Key Takeaways
- Mizuho Securities lifted QBTS price target to $35 from $29 while keeping Outperform rating
- D-Wave unveiled its quantum computing strategy at inaugural Analyst Day held June 1, 2026, at NYSE
- Updated development plan targets 10 logical qubits by 2030, expanding to 100 by 2032
- Company projects gross margins between 65–75% for QCaaS operations long-term
- Wall Street consensus stands at Strong Buy with $38.27 average target on TipRanks
Mizuho Securities analyst Vijay Rakesh boosted his price objective for D-Wave Quantum (QBTS) to $35 from $29 this Monday, maintaining his Outperform stance after attending the company’s inaugural Analyst Day presentation.
With QBTS shares changing hands at $23.37 when the research note published, Rakesh’s revised target represents approximately 50% appreciation potential.

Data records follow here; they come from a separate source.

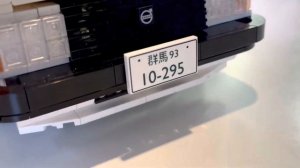 LEGO PoweredUp Volvo 242 MoC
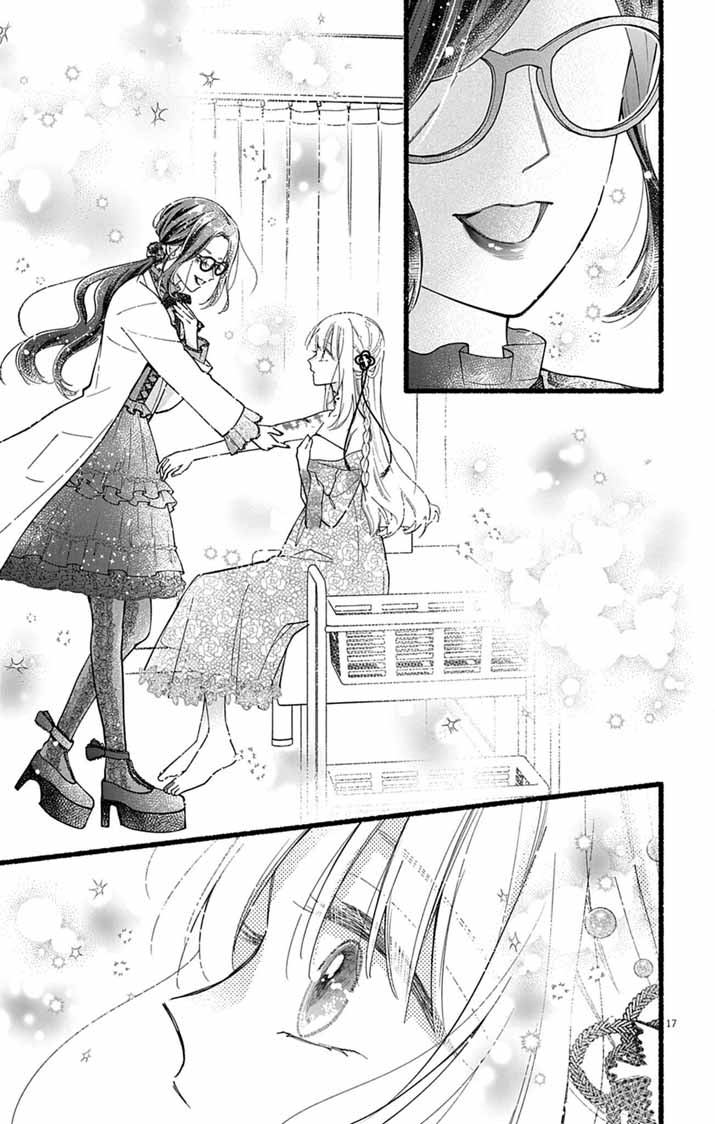 Minikui Kotori no Konyaku - Chapter 2 - Page 17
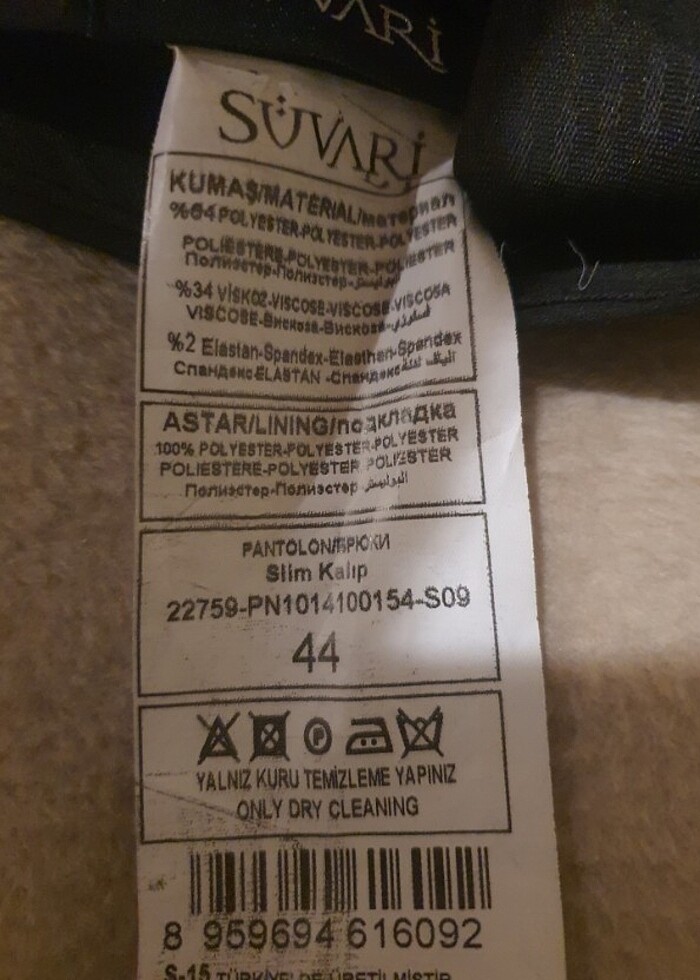 Süvari erkek pantolon - Görsel 3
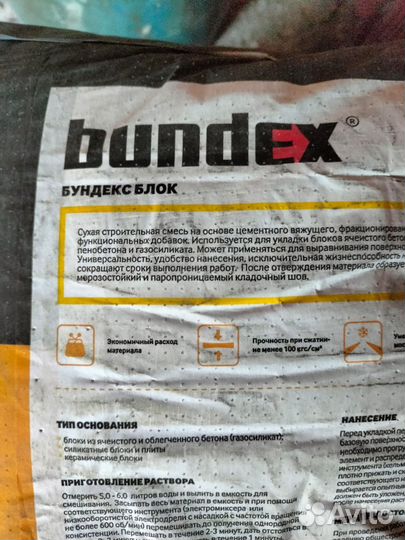 Клей для газоблока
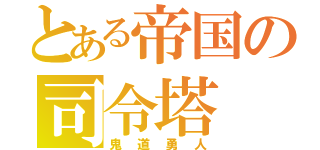 とある帝国の司令塔（鬼道勇人）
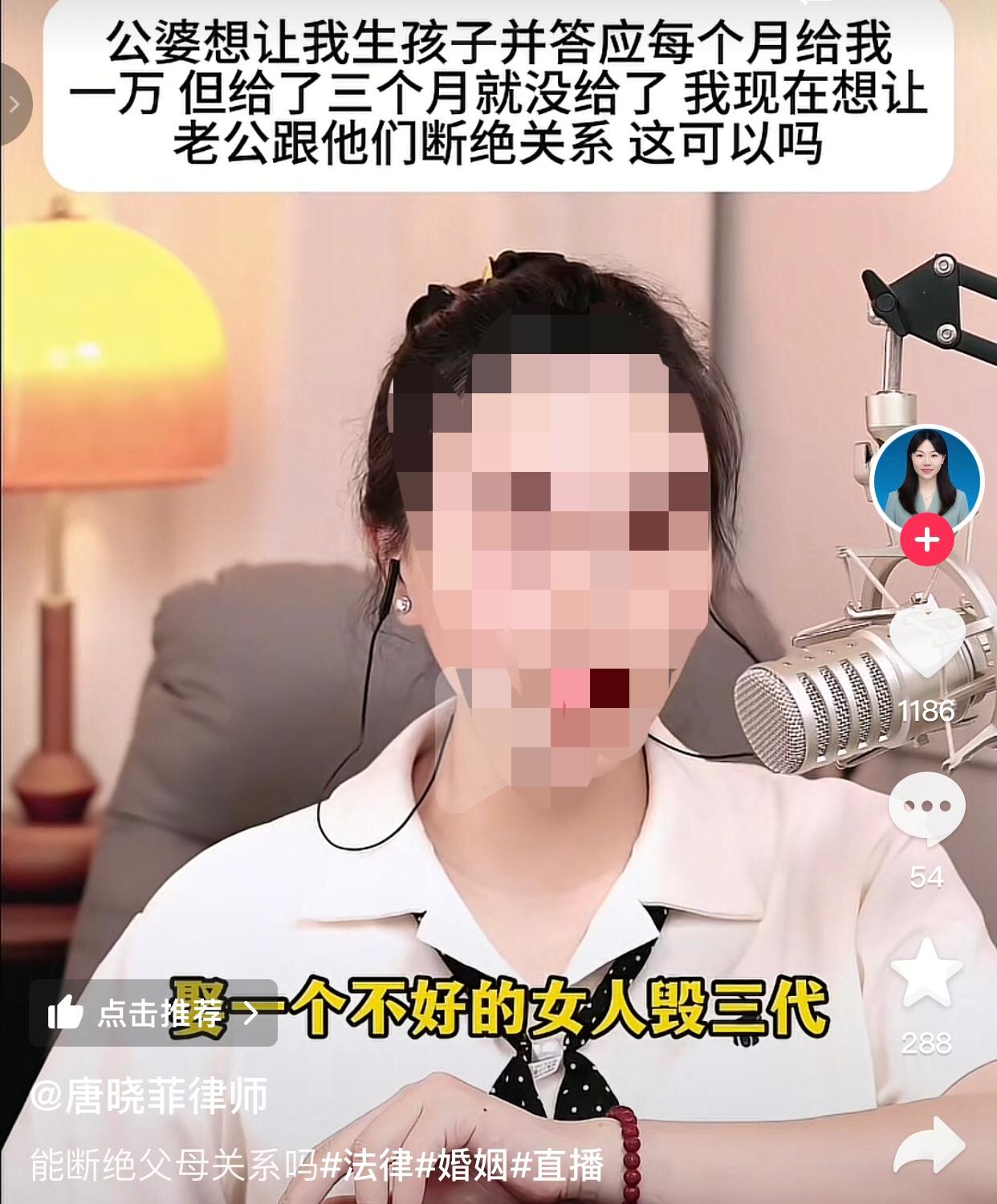 好日子都过不明白。
一女士表示连麦律师说自己和老公结婚7年，一直是丁克，因为觉得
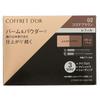 COFFRET Eyebrow Keeper 04 Refill Gray D'OR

The stock currently trades about 50% beneath its $46.75 52-week peak and has declined 10.6% since the start of the year.
Rakesh brings considerable credibility to his analysis — he’s positioned at #4 among 12,304 analysts monitored by TipRanks, sporting a 73% accuracy rate and delivering an impressive 83.20% average return per recommendation.
D-Wave convened its Analyst Day on June 1, 2026, at the New York Stock Exchange, where it outlined a comprehensive dual-platform quantum computing approach encompassing both its current annealing technology and an emerging gate-based quantum computing initiative.

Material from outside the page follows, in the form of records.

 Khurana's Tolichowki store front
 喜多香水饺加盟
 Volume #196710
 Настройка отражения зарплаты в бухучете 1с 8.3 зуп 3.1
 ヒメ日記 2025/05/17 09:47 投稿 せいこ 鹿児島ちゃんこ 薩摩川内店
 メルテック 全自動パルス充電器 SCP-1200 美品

The company’s development timeline calls for introducing 17-qubit and 49-qubit platforms in late 2026 and 2027, respectively, before unveiling a 181-qubit system in 2028. This 2028 release is projected to feature D-Wave’s inaugural error-corrected logical qubits.
Executives aim to slash error rates by over 2,000-fold, anticipating fault-tolerant quantum algorithms arriving by 2030. Practical quantum chemistry and quantum AI implementations are scheduled for 2032.

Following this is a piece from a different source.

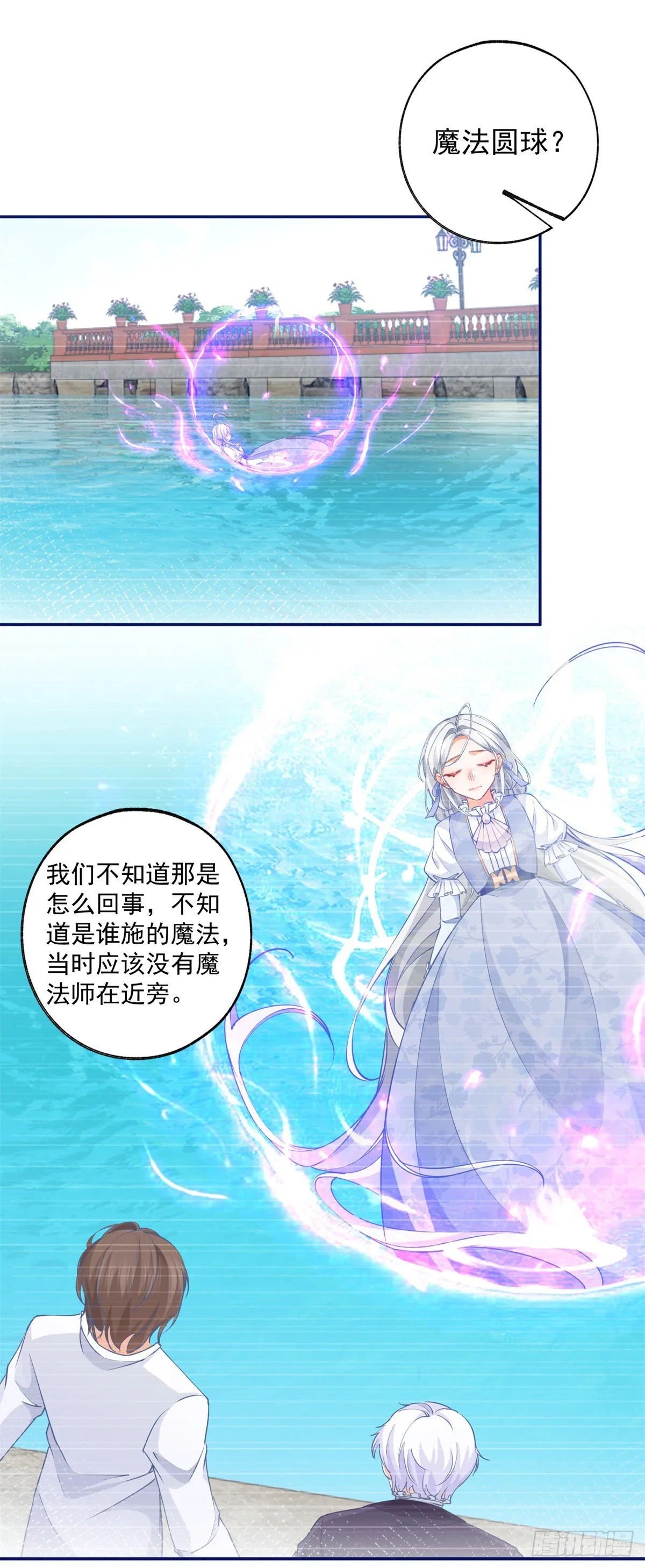 第126话 把真相掺进谎言14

The revised gate development roadmap now specifies achieving 10 logical qubits by 2030, with expansion to 100 by 2032. Earlier developmental benchmarks remain unchanged.
Twin-Platform Approach and Industry Potential
D-Wave stands alone as the sole provider delivering both annealing and gate-based quantum computing solutions. Rakesh identifies this dual capability as a significant competitive advantage.
The total accessible quantum computing market is projected to reach $450–850 billion by 2040. Gate-based architectures are anticipated to capture approximately 75% of this opportunity, supplementing annealing applications.
Regarding annealing technology, D-Wave’s Advantage2 platforms are presently commercially deployed for optimization challenges including scheduling and routing operations. System uptime exceeds 99.9%.
D-Wave showcased quantum error correction cycle durations below 5 microseconds and emphasized superior error-reduction performance compared to rival methodologies.
Revenue Projections and Profitability Outlook
D-Wave established long-range gross margin objectives of 65–75% for Quantum Computing as a Service, 40–50% for Professional Services, and 75–90% for Computing Systems.
The organization presently maintains a 66% gross profit margin and possesses more cash than outstanding debt. Each QCaaS platform is projected to produce $25–30 million in yearly revenue. D-Wave currently operates four quantum systems accessible via cloud infrastructure.
Research and development expenditures will constitute the primary operating cost as D-Wave pursues its 2030 qubit objectives.
In additional recent news, D-Wave disclosed intentions to obtain $100 million through the U.S. CHIPS and Science Act, allocating equity to the U.S. Department of Commerce within this framework.
Rosenblatt and Stifel both sustained Buy recommendations after the Analyst Day, establishing price targets at $43 and $35 respectively.
QBTS currently holds a Strong Buy consensus rating on TipRanks derived from 12 Buy recommendations and one Hold. The $38.27 average price objective suggests 63.8% upside potential from present trading levels.